━━━ Record excerpts

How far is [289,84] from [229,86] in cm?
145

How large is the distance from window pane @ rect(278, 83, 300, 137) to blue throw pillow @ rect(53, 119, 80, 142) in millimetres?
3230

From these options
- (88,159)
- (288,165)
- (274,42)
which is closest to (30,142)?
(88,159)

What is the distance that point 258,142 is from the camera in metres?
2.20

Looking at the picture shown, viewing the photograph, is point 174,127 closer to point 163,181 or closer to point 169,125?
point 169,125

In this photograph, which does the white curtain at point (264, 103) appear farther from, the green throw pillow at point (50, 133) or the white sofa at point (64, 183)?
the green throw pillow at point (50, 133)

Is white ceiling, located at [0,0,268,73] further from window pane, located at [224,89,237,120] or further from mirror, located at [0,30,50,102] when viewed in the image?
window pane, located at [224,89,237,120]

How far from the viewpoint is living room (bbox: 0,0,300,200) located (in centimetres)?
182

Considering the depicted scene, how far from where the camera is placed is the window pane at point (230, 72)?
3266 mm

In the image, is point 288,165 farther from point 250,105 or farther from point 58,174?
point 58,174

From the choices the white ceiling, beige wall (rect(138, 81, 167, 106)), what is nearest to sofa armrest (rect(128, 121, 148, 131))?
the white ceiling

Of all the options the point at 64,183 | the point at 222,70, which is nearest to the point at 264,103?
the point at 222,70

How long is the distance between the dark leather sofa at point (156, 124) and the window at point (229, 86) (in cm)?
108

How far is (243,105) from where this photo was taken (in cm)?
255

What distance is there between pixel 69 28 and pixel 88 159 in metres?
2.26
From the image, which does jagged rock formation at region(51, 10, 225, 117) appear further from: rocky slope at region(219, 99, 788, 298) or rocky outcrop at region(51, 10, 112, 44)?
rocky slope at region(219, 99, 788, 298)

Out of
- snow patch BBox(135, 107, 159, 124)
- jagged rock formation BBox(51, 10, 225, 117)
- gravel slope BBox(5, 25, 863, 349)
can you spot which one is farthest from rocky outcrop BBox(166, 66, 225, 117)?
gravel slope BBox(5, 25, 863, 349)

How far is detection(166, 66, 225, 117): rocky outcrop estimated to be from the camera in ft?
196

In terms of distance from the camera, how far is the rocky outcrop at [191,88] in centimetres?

━━━━━━

● **What to do**
Swap every "rocky outcrop" in the material above for "stone ledge". Reproduce all of the material with nothing else changed.

● **Response below**
How far is [289,84] from [229,86] in cm?
145

How large is the distance from window pane @ rect(278, 83, 300, 137) to blue throw pillow @ rect(53, 119, 80, 142) in millimetres?
3230

From these options
- (88,159)
- (288,165)
- (274,42)
which is closest to (30,142)?
(88,159)

What is the distance that point 258,142 is from the camera in metres?
2.20

Looking at the picture shown, viewing the photograph, is point 174,127 closer to point 163,181 or closer to point 169,125?
point 169,125

In this photograph, which does the white curtain at point (264, 103) appear farther from, the green throw pillow at point (50, 133) or the white sofa at point (64, 183)?
the green throw pillow at point (50, 133)

Is white ceiling, located at [0,0,268,73] further from window pane, located at [224,89,237,120] or further from mirror, located at [0,30,50,102] when viewed in the image?
window pane, located at [224,89,237,120]

How far from the viewpoint is living room (bbox: 0,0,300,200) located (in centimetres)?
182

Considering the depicted scene, how far from where the camera is placed is the window pane at point (230, 72)?
3266 mm

In the image, is point 288,165 farther from point 250,105 or farther from point 58,174?
point 58,174

From the choices the white ceiling, beige wall (rect(138, 81, 167, 106)), what is nearest to sofa armrest (rect(128, 121, 148, 131))?
the white ceiling

Of all the options the point at 64,183 | the point at 222,70, which is nearest to the point at 264,103?
the point at 222,70

How long is the distance between the dark leather sofa at point (156, 124) and the window at point (229, 86) (in cm)?
108

How far is (243,105) from where this photo was taken (in cm)?
255

What distance is there between pixel 69 28 and pixel 88 159 in metres?
2.26
From the image, which does jagged rock formation at region(51, 10, 225, 117) appear further from: rocky slope at region(219, 99, 788, 298) or stone ledge at region(51, 10, 112, 44)?
rocky slope at region(219, 99, 788, 298)

Out of
- snow patch BBox(135, 107, 159, 124)
- jagged rock formation BBox(51, 10, 225, 117)
- gravel slope BBox(5, 25, 863, 349)
can you spot which one is farthest from stone ledge BBox(166, 66, 225, 117)?
gravel slope BBox(5, 25, 863, 349)

How far is detection(166, 66, 225, 117): stone ledge estimated to be from the camera in ft?
196

In terms of distance from the camera, how far is the stone ledge at [191,88] in centimetres?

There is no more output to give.